The Old Man and TV
or, Remembrance of Things Not Eaten

by Benjamin Chadwick


When I'm a bitter old man, being fed nutrient supplements in some 21st century nursing home dystopia, I might try to look back on my halcyon days of youth, my first twenty years of existence. If the Alzheimer's and the soma haven't totally erased my long-term memory, what will I remember of my so- called salad days? It scares me to think that I may remember only what I consumed; never what I contributed.

A few days ago I was sent an e-mail forward describing what it means to be a "child of the 1980's." The article was essentially a list of various consumer products and cartoons that summed up our formative years. Example: "We played army with G.I. Joe figures, and I set up galactic wars between Autobots and Decepticons... ...I got up on Saturday mornings at 6 a.m. to watch bad Hanna-Barbera cartoons like ‘The Snorks,' ‘Jabberjaw,' ‘Captain Caveman,' and ‘SpaceGhost.' In between I would watch ‘School House Rock.'" Towards the end of the article the author declares: "The eighties may have made us idealistic, but it's that idealism that will push us and be passed to our children--the first children of the 21st century."

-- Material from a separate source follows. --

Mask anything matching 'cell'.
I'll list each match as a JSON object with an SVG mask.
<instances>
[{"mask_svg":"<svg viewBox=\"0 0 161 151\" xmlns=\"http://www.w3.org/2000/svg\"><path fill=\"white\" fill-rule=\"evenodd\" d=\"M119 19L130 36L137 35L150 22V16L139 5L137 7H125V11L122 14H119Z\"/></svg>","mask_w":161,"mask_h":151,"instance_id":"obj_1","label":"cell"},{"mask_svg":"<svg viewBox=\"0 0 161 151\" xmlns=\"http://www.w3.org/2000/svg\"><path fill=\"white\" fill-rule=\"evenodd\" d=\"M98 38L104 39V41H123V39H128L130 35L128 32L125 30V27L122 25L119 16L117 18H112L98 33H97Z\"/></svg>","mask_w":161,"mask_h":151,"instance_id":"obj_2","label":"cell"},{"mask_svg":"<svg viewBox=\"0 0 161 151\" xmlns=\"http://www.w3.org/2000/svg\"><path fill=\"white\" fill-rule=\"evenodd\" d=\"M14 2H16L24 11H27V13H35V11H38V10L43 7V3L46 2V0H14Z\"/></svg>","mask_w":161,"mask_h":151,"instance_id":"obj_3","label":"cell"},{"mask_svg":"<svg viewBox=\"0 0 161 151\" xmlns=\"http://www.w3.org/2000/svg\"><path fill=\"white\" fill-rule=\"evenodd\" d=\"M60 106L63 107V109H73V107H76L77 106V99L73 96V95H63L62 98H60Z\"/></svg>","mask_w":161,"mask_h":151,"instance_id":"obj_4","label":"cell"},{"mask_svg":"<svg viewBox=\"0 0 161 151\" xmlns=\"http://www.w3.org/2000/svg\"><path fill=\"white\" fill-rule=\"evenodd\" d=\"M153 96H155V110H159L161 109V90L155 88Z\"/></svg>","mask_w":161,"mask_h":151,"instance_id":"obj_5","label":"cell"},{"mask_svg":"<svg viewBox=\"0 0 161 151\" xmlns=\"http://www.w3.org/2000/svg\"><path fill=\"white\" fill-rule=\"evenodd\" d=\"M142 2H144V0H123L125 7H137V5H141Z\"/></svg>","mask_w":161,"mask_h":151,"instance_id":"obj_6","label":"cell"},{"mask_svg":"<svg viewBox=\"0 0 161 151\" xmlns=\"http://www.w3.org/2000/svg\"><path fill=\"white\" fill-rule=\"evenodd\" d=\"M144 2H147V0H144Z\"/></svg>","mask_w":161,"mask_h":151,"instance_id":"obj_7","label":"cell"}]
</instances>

In terms of children's culture, the article was accurate. I grew up watching MTV in my basement, waiting for cool songs by Peter Gabriel and John Cougar (aka John Mellencamp, etc.). I can remember some of the trials that Alvin, Simon, and Theodore faced, in their quests for gigs and experimental relationship with the Chipettes. I didn't have Transformers, but I was envious of those kids that did. I remember ancient jingles for products I couldn't even buy ("Come to think of it, I'll have a Heineken"). I was born in the year of Star Wars: 1977. In 1980, I was a tabula rasa; in 1990, I was bar mitzvah'ed and officially became a man. In the ten years in-between, I theoretically formed the basis of all my current beliefs, my social and ethical morals, and my cultural backdrop. That's why, when I read that the "eighties may have made us idealistic" in terms of GI Joe and Barbie, I feel worried. I fail to see what is ideal about overconsumption.

Did 1980s kids consume more products than 1970s kids? I think so. Aside from changes in economic prosperity, there was a difference is in the level of advertising saturation in society, and how much people accepted (and welcomed) this intrusion. As people have changed over the last 100 years, television has grown from a novelty to a drug. Advertising has followed, as the science of marketing has progressed from blatantly stupid (I have a 1937 advertisement that claims Camel cigarettes have health benefits) to diabolically clever (behavioral conditioning through overexposure to desire- imagery). Has anybody else noticed that in the last 10 years, once-sacred names have become corporate billboards? Does anybody remember Candlestick Park (now 3Com Park) and Capital Center (now USAir Arena)? Just one of the many ways in which our world is gradually becoming a billboard. This trend of corporate chicanery has wormed its way through American culture. Perhaps the 1980s were the last years in which it wasn't like that— does anybody remember public confusion at Levi's ads that didn't show jeans? Nowadays, it's acceptable (and practically a forgone conclusion) that you will not show your product. Kids of the 1970s were manipulated less, and in the 1960s, even less. When you last walked on your college campus, however, did you see people wearing clothing or did you see walking advertisements for The North Face, Calvin Klein, and Abercrombie & Fitch? Over one hundred years, our resistence to subversion has decayed to the point where we'll buy anything, so it seems, if people on TV look sexy. "Gee, if I buy Docker's, I'll get laid tonight!"

The Decade of Blandness is almost finished, and what will the children of the 1990s remember? If their ephemeral attention spans allow any actual degree of conscious thought, they'll think in faint hypnopaedic messages like "Everybody needs a little KFC" and "Just do it." There is a fair amount of injustice in a world that takes advantage of children while not allowing them to strike back in any way. These 1990s kids will be irritating, but it isn't their fault. My suggestion to parents is to give kids some origami paper and teach them to produce. To discourage creativity is to breed the next generation's parasites.

When I'm sitting in that old folks home, in 2057, drinking Steak Substitute through a tube and humming along to orchestral remixes of Talking Heads songs, perhaps I'll have a moment of clarity in which I realize that my first 20 years weren't wasted after all. I didn't just consume; I wrote short stories, I painted, I daydreamed, and sometimes, I shut off the television. I'll proudly remember the day when I was 13 or so and came to the conclusion that I couldn't buy clothing that flaunted a product name because I was unwilling to become a walking billboard, a corporate whore. I took my futile stand against letting companies control me; I abandoned consumerism. I won't want to remember what I bought; I'll want to remember what I thought, what I made, when I still could. In a fit of demented rage I'll shout, "You can make me wear bright red Tommy Hilfiger jeans, when you staple them to my cold, dead legs." And I'll tell someone else in my retirement community about my passive resistence, and he'll smile and nod and call the authorities, and Coca-Cola will have me shot for being subversive.